Le Drian a refusé de fournir des noms, mais a averti que les sanctions pourraient être renforcées et étendues à d’autres politiciens.

«C’est aux responsables libanais de décider s’ils veulent sortir de l’impasse qu’ils ont organisée», a-t-il déclaré.

Les réunions officielles de Le Drian jeudi n’ont pas été suivies de conférences de presse conjointes. Son rendez-vous avec Hariri fut court et gardé secret jusqu’à la dernière minute.

Élection

Le ministre français a également tenu une réunion avec des représentants des partis d’opposition qui a été saluée par leurs dirigeants comme un signe que la communauté internationale était de plus en plus ouverte aux alternatives politiques.

Des manifestations intersectorielles et nationales sans précédent ont éclaté au Liban en octobre 2019 pour exiger le retrait complet des barons politiques héréditaires qui dirigent le pays depuis des décennies.
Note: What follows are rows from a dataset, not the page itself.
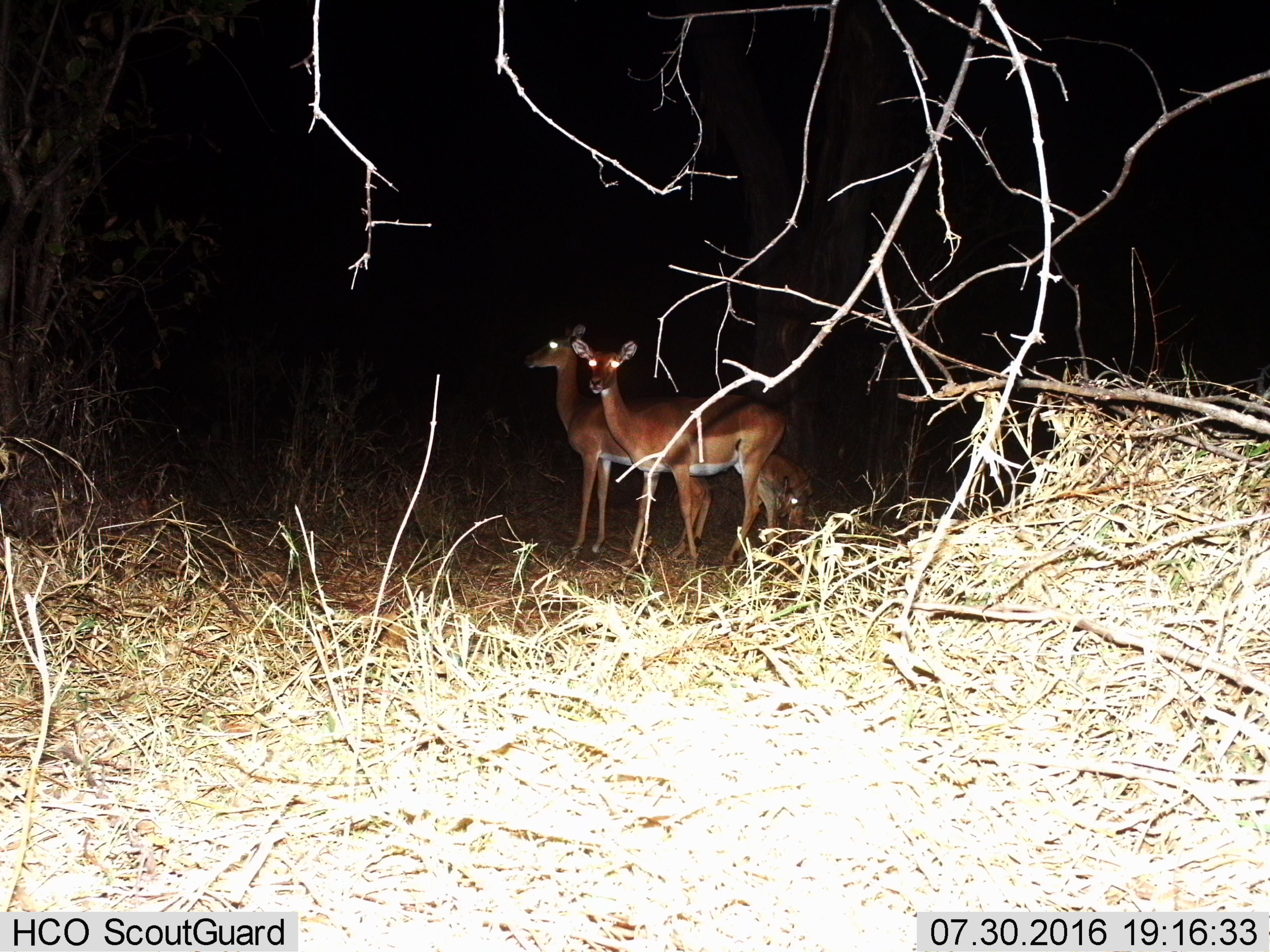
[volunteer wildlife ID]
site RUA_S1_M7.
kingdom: Animalia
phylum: Chordata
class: Mammalia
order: Artiodactyla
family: Bovidae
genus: Aepyceros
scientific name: Aepyceros melampus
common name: impala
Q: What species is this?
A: Impala (Aepyceros melampus).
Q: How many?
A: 3.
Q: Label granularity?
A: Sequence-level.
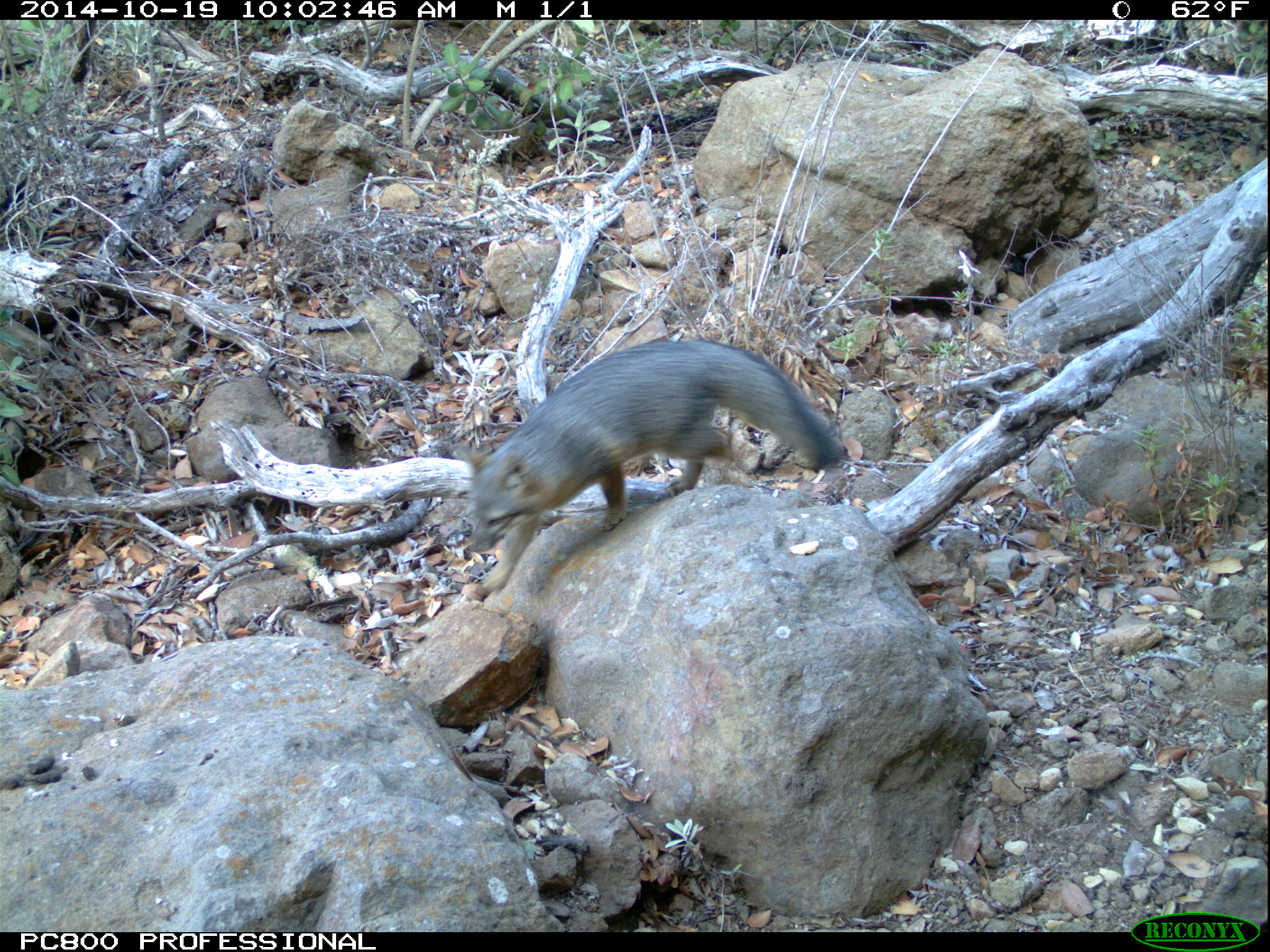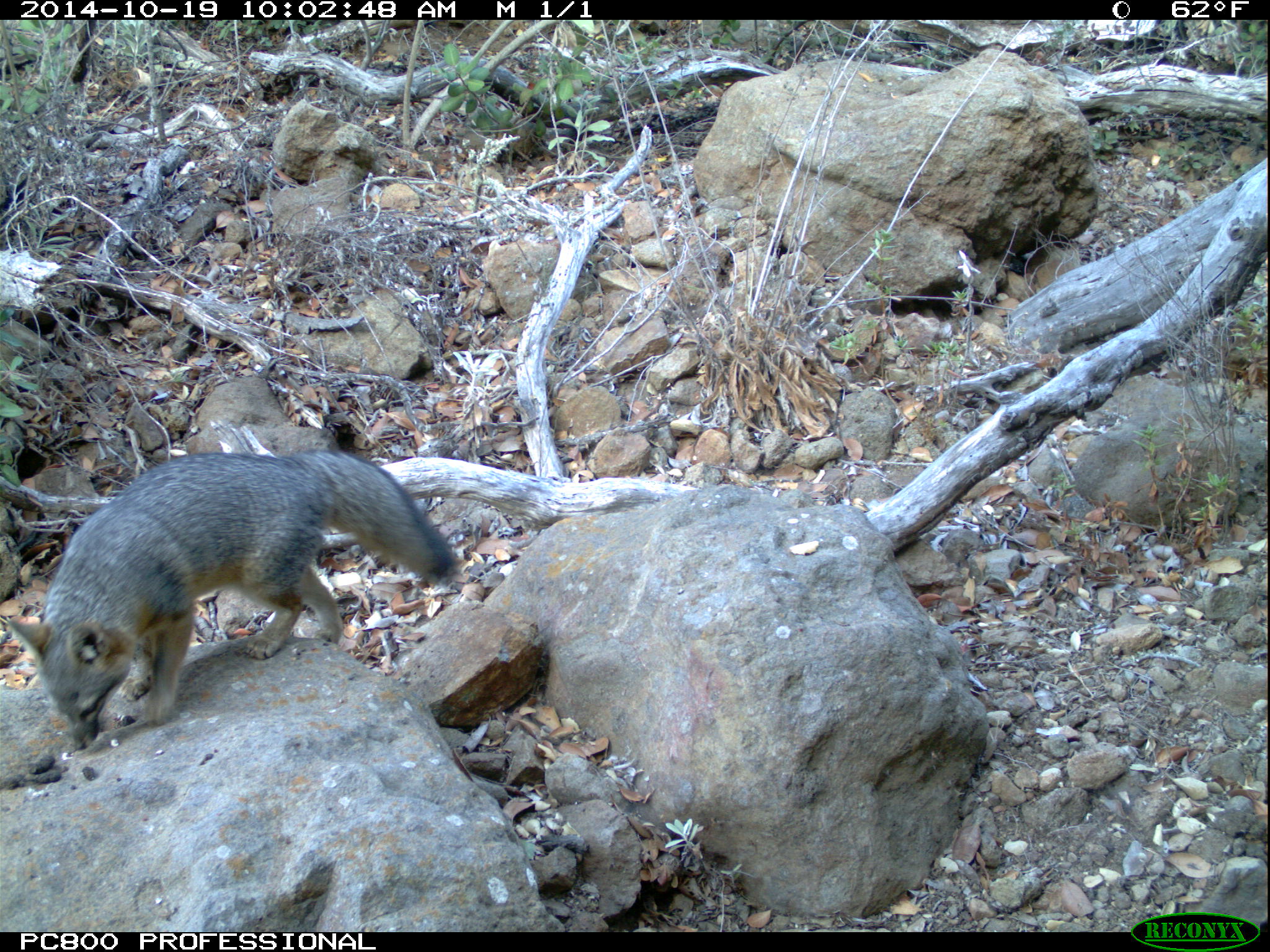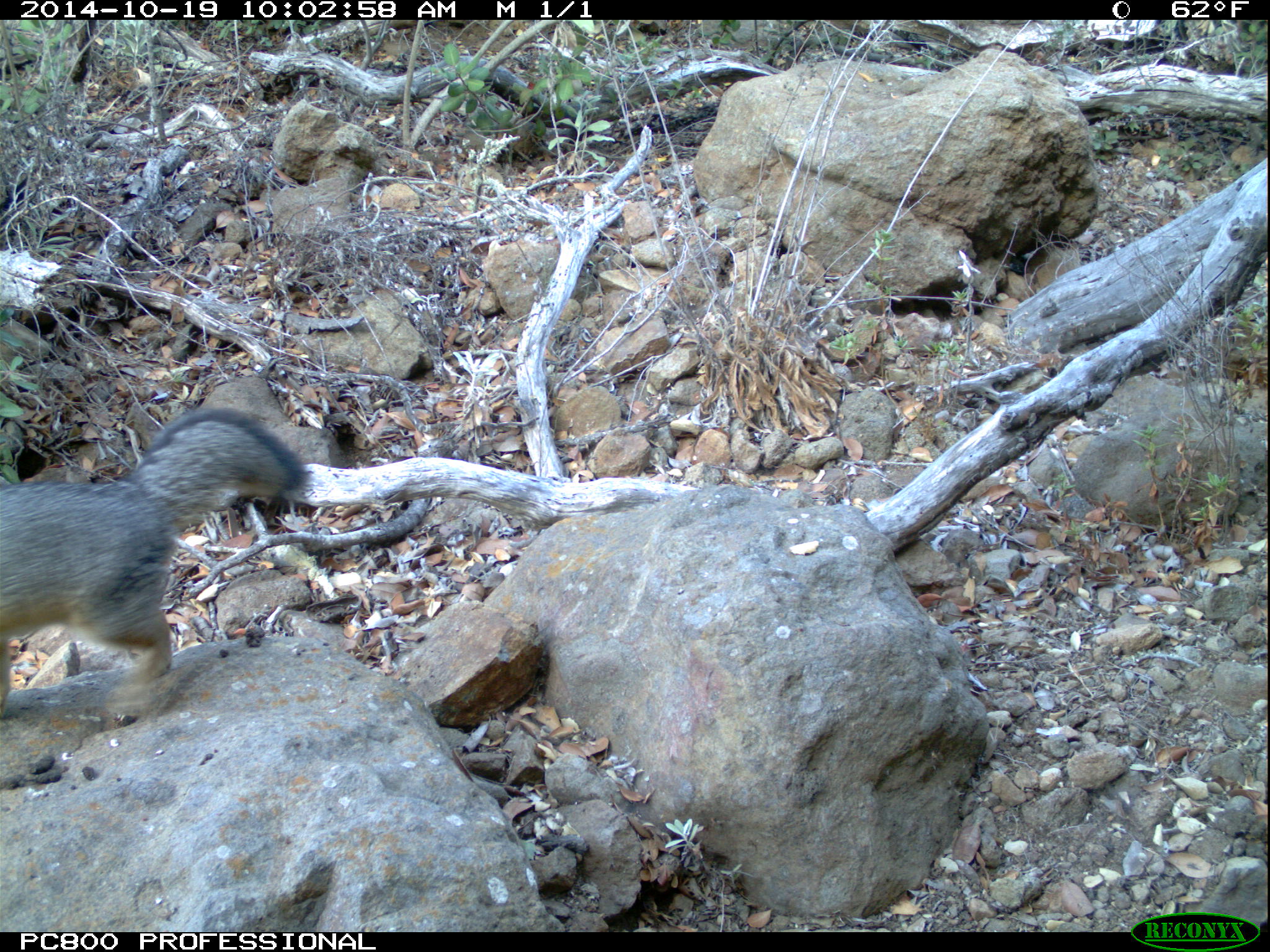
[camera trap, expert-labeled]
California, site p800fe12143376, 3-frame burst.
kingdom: Animalia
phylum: Chordata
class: Mammalia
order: Carnivora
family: Canidae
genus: Urocyon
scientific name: Urocyon littoralis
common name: island fox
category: fox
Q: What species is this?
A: Fox (island fox) (Urocyon littoralis).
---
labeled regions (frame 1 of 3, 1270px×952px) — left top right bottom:
fox: 456 338 846 593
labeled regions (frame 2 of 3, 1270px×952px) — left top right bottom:
fox: 7 449 457 751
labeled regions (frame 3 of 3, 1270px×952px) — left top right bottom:
fox: 0 408 310 718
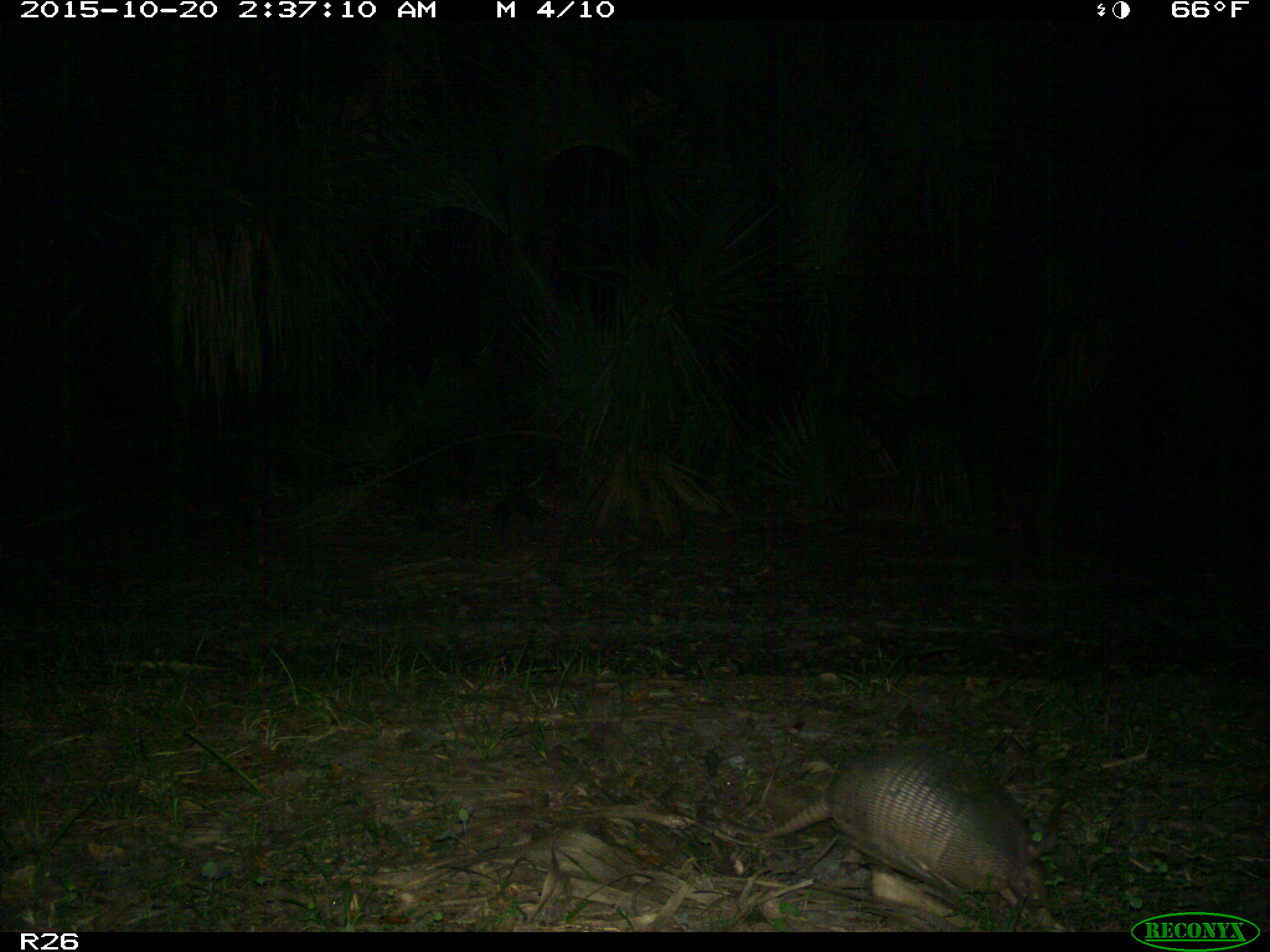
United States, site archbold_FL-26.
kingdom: Animalia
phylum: Chordata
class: Mammalia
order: Cingulata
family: Dasypodidae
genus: Dasypus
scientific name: Dasypus novemcinctus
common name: nine-banded armadillo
Dasypus novemcinctus (nine-banded armadillo).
Les petits groupes politiques qui ont porté certaines des revendications du mouvement de protestation se sont efforcés de resserrer les rangs ces derniers mois et lancent une impulsion avant les élections législatives prévues au printemps 2022.

Les groupes réformistes craignent que l’establishment politique tente de reporter les élections, qui espèrent voir l’opposition obtenir une part sans précédent de sièges au parlement.

«Le respect du calendrier démocratique au Liban est une nécessité et toute tentative de report ne serait pas acceptée par la communauté internationale», a déclaré Le Drian.